Siapa Sebenarnya Imam Al-Bukhari?


Muhammad bin Hatim Warraq Al-Bukhari rahimahullah menceritakan, “Aku bermimpi melihat Bukhari berjalan di belakang Nabi shallallahu ‘alaihi wa sallam. Setiap kali Nabi mengangkat telapak kakinya maka Abu Abdillah (Bukhari) pun meletakkan telapak kakinya di situ.” (Hadyu Sari, hal. 656)

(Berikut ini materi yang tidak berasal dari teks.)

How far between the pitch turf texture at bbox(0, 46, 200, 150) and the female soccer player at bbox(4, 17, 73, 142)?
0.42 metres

Di antara hal yang sangat bermanfaat dan bisa memberikan inspirasi bagi jiwa seorang muslim adalah membaca sejarah kehidupan para ulama. Menyelami alur cerita mereka memiliki kesan tersendiri bagi jiwa. Menikmati setiap detik kehidupan mereka yang penuh dengan ilmu dan amal begitu asyik dan indah terasa. Maka itu, luangkanlah waktu untuk hidup bersama mereka walau sesaat, insya Allah akan sangat bermanfaat.


Nama dan Nasabnya


Beliau bernama Muhammad, putra dari Isma’il bin Ibrahim bin Al-Mughirah bin Bardizbah Al-Ju’fi, biasa dipanggil dengan sebutan Abu ‘Abdillah. Beliau dilahirkan pada hari Jum’at setelah shalat Jum’at 13 Syawwal 194 H di Bukhara (Bukarest). Ketika masih kecil, ayahnya yaitu Isma’il sudah meninggal sehingga dia pun diasuh oleh sang ibu. Ghinjar dan Al-Lalika’i menceritakan bahwa ketika kecil kedua mata Bukhari buta. Suatu ketika ibunya bermimpi melihat Nabi Ibrahim berkata kepadanya, “Wahai ibu, sesungguhnya Allah telah memulihkan penglihatan putramu karena banyaknya doa yang kamu panjatkan kepada-Nya.” Pagi harinya dia dapati penglihatan anaknya telah sembuh (lihat Hadyu Sari, hal. 640)


Kelahiran


Beliau dilahirkan di Bukhara, sebuah kota masyhur yang terletak di sebelah tengah Uzbekistan, pada bulan Syawal tahun 194 H. Beliau tumbuh dengan keadaan yatim dalam didikan ibunya. Kepada kota Bukhara inilah penisbatan nama Imam al-Bukhari.


Menuntut Ilmu

Beliau memulai rihlah (perjalanan) untuk menuntut ilmu hadis pada tahun 210 H ketika pergi berhaji bersama Ibu dan saudaranya. Beliau menetap di Makkah untuk menyelami ilmu hadis, setelah itu baru beliau berkeliling ke negara-negara yang lain.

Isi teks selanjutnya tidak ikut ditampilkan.